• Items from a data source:
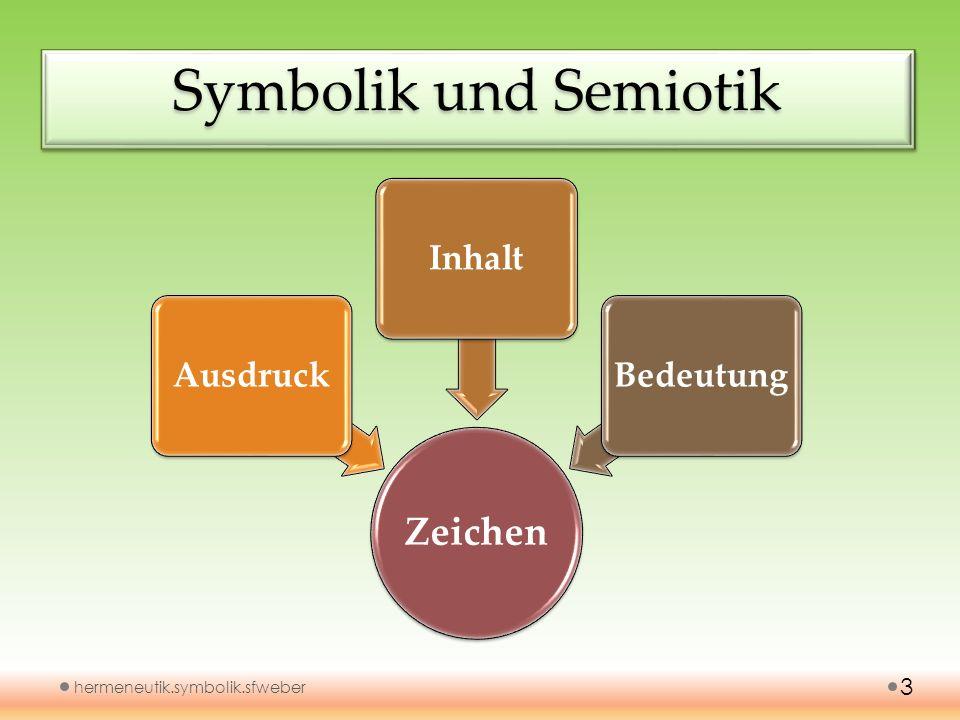 Symbolik und Semiotik hermeneutik.symbolik.sfweber 3 Zeichen AusdruckInhaltBedeutung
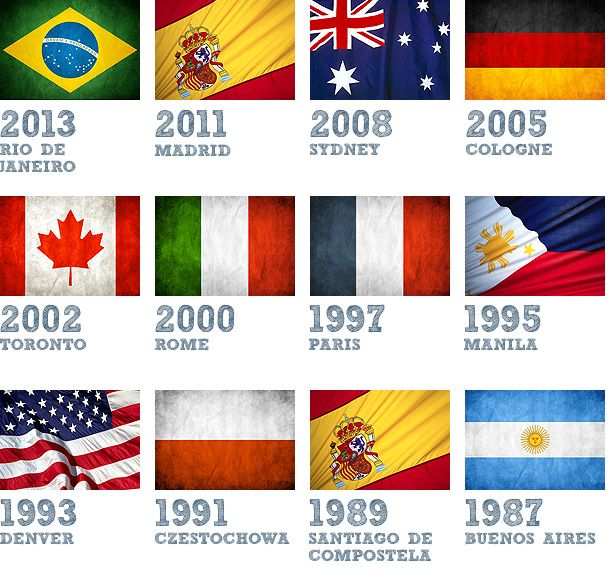World Youth Day Flags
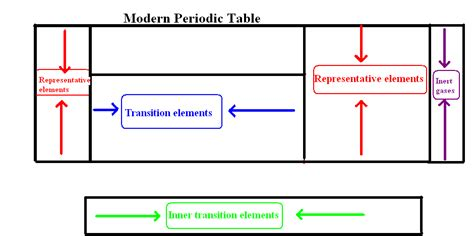 doddle learn science login cbse class 10 science modern periodic table lessson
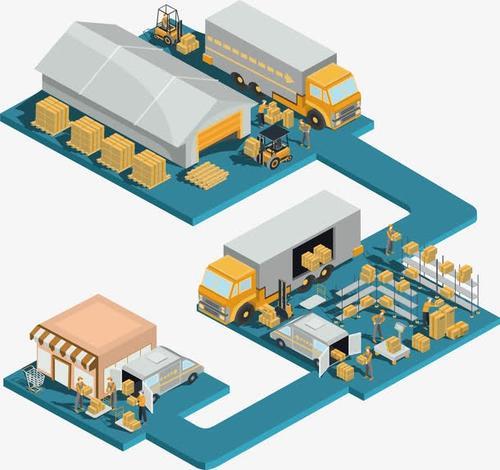 仓储物流业务流程图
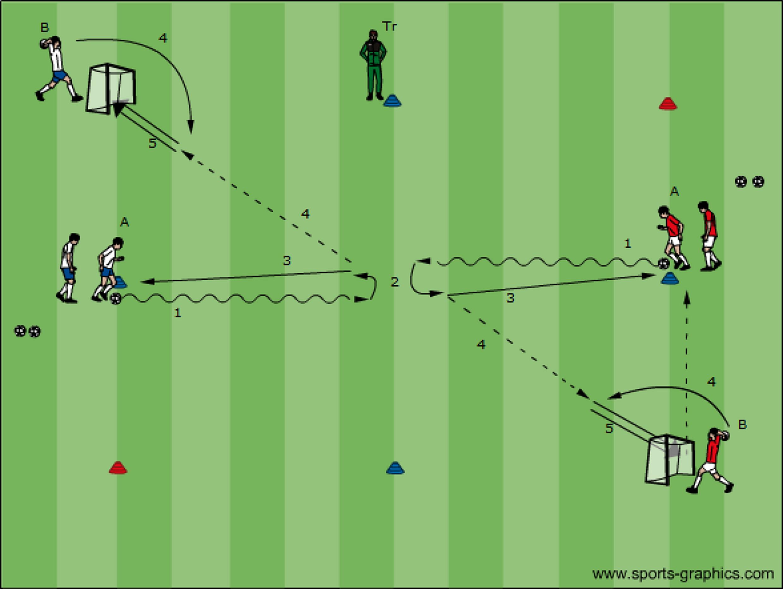 Beide spelers leiden de bal naar het middelste potje waar ze een kapbeweging uitvoeren om vervolgens de bal in te spelen op de volgende speler. Na de pas loopt de speler diagonaal naar speler B die de bal opwerpt waarop speler A de bal binnen kopt. De speler die kopt gaat dan de bal nemen en achter doel staan, de andere speler sluit aan bij de groep die de beweging moet uitvoeren.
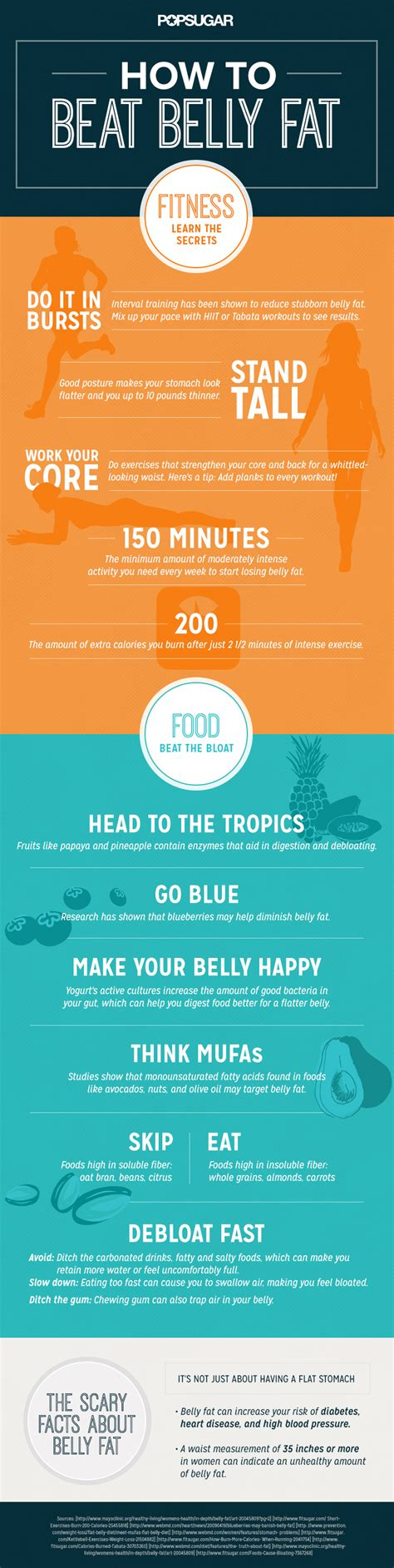 blueprint for dating smart s guide to finding quality books flat belly tips infographic popsugar fitness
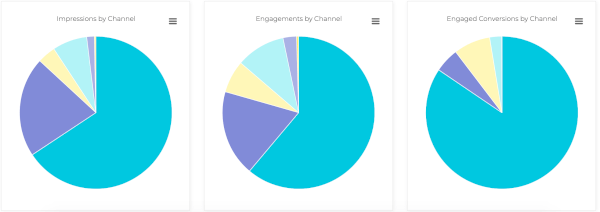 Channel Source Pie Chart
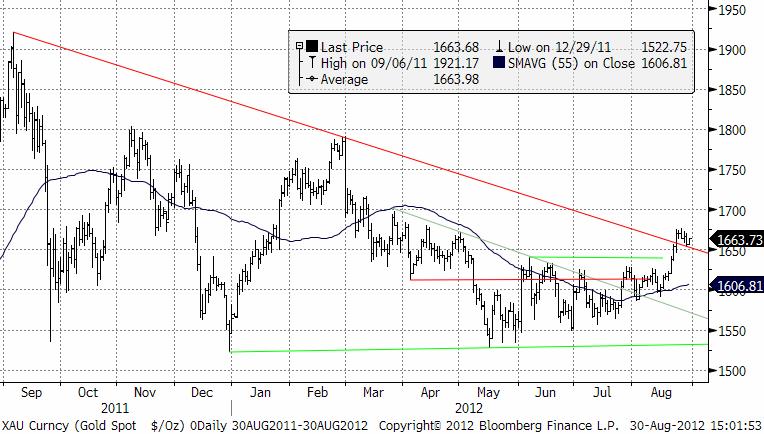 Graf över guldprisets utveckling - Teknisk prognos den 30 augusti 2012
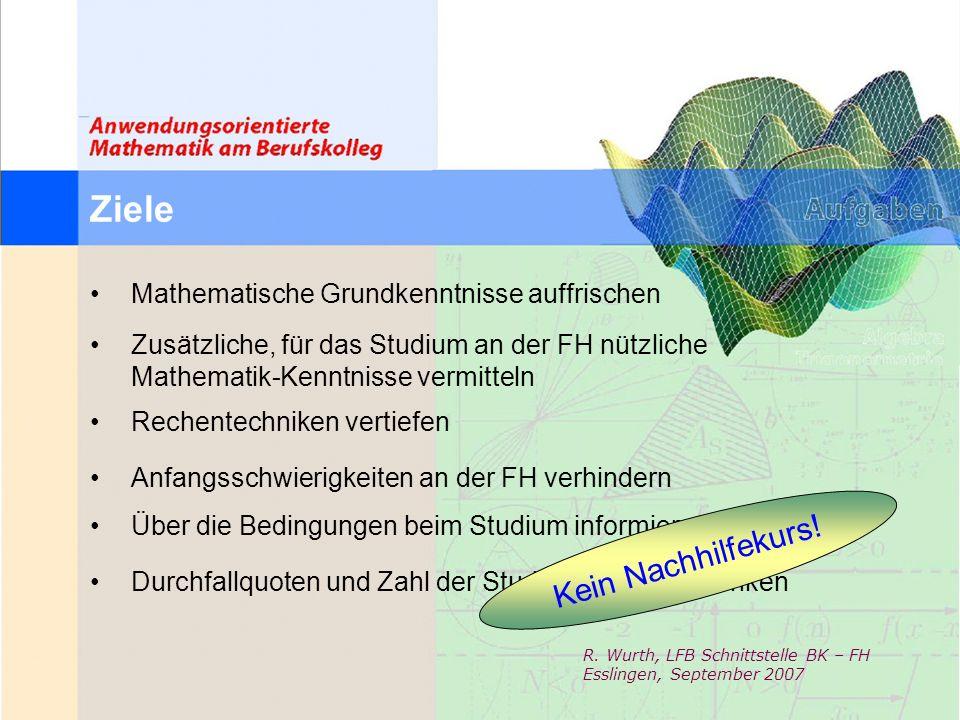 Ziele Mathematische Grundkenntnisse auffrischen Zusätzliche, für das Studium an der FH nützliche Mathematik-Kenntnisse vermitteln Rechentechniken vert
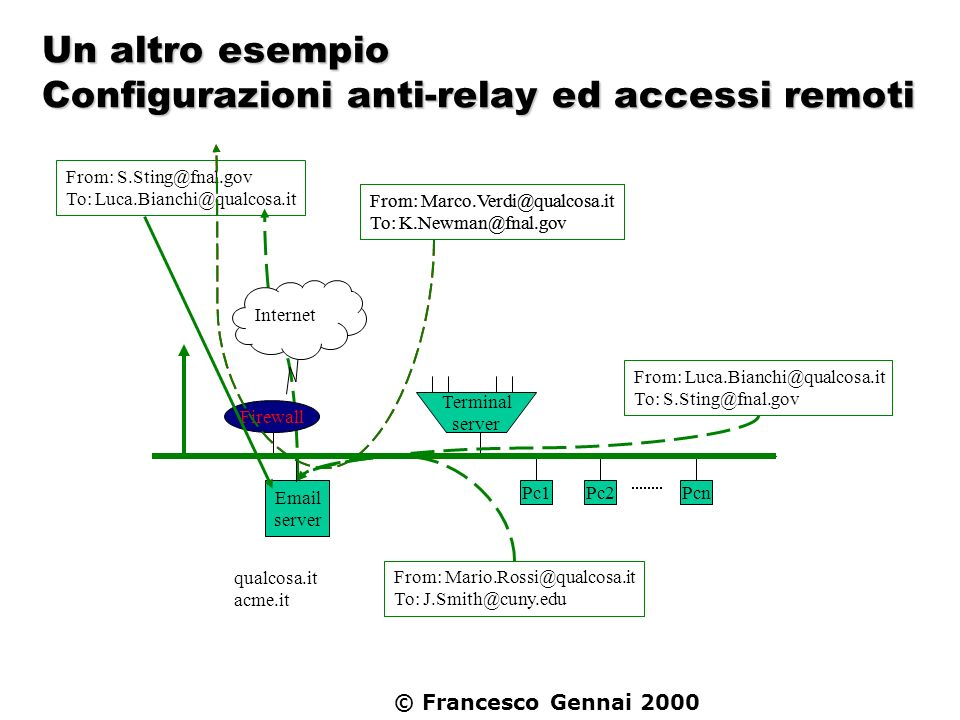 Un altro esempio Configurazioni anti-relay ed accessi remoti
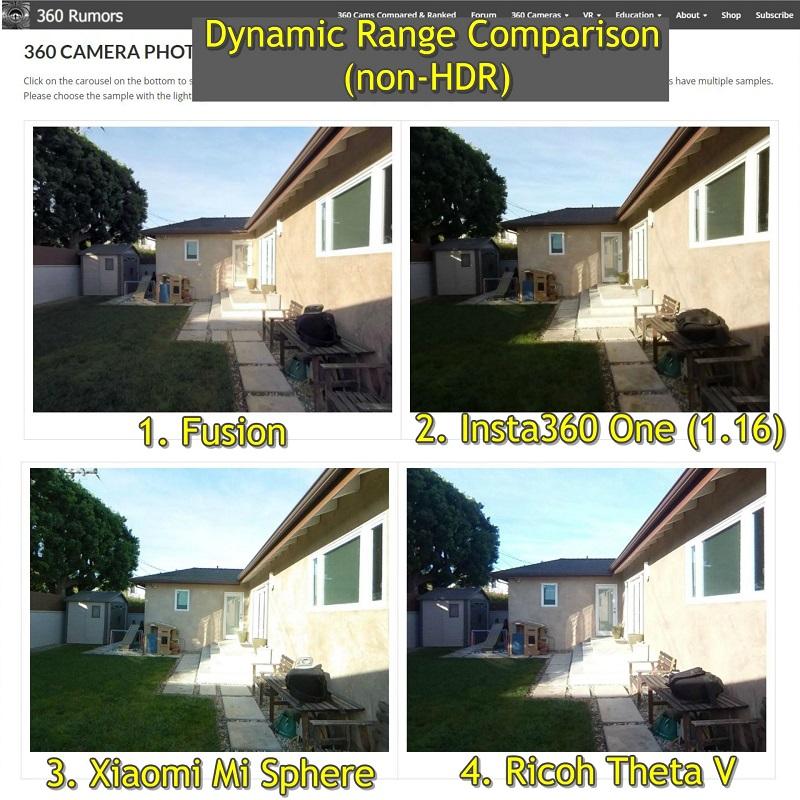 360 camera dynamic range comparison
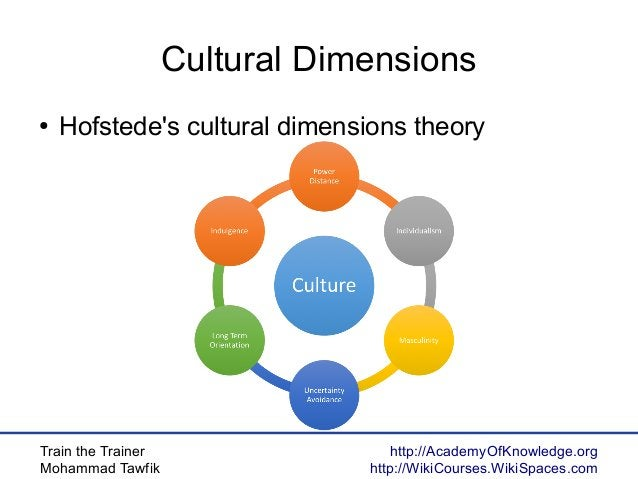 Train the Trainer Mohammad Tawfik http://AcademyOfKnowledge.org http://WikiCourses.WikiSpaces.com Cultural Dimensions ● Ho...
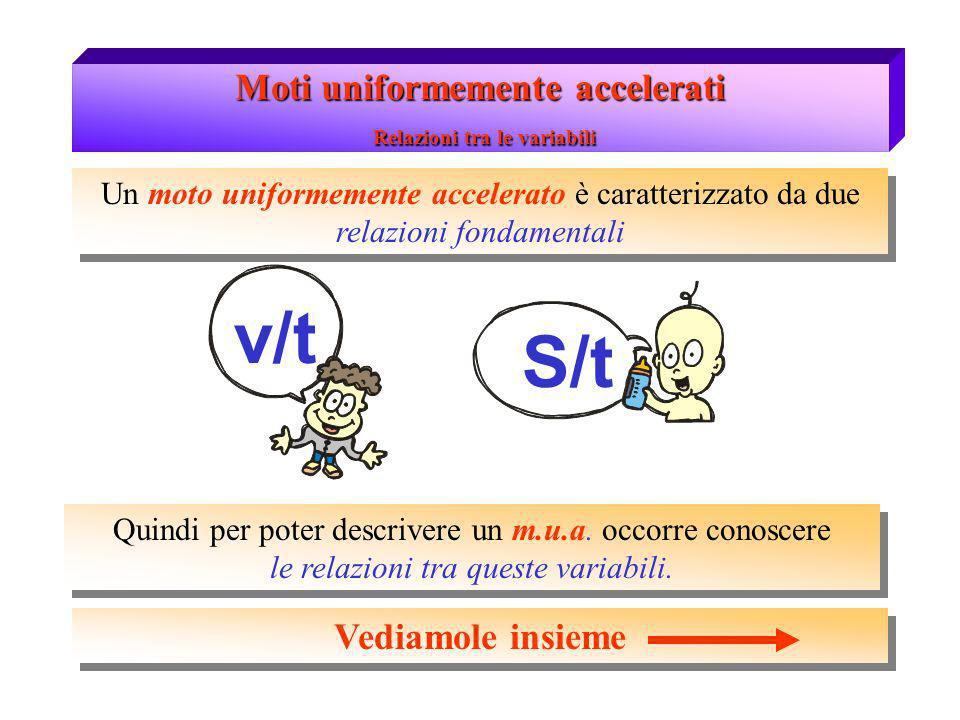 Moti uniformemente accelerati Relazioni tra le variabili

• TASK GOAL: Without the pictures, reproduce the entries exactly.

• ANSWER TO THIS EXERCISE:
 Symbolik und Semiotik hermeneutik.symbolik.sfweber 3 Zeichen AusdruckInhaltBedeutung
World Youth Day Flags
 doddle learn science login cbse class 10 science modern periodic table lessson
 仓储物流业务流程图
 Beide spelers leiden de bal naar het middelste potje waar ze een kapbeweging uitvoeren om vervolgens de bal in te spelen op de volgende speler. Na de pas loopt de speler diagonaal naar speler B die de bal opwerpt waarop speler A de bal binnen kopt. De speler die kopt gaat dan de bal nemen en achter doel staan, de andere speler sluit aan bij de groep die de beweging moet uitvoeren.
 blueprint for dating smart s guide to finding quality books flat belly tips infographic popsugar fitness
 Channel Source Pie Chart
 Graf över guldprisets utveckling - Teknisk prognos den 30 augusti 2012
 Ziele Mathematische Grundkenntnisse auffrischen Zusätzliche, für das Studium an der FH nützliche Mathematik-Kenntnisse vermitteln Rechentechniken vert
 Un altro esempio Configurazioni anti-relay ed accessi remoti
 360 camera dynamic range comparison
 Train the Trainer Mohammad Tawfik http://AcademyOfKnowledge.org http://WikiCourses.WikiSpaces.com Cultural Dimensions ● Ho...
 Moti uniformemente accelerati Relazioni tra le variabili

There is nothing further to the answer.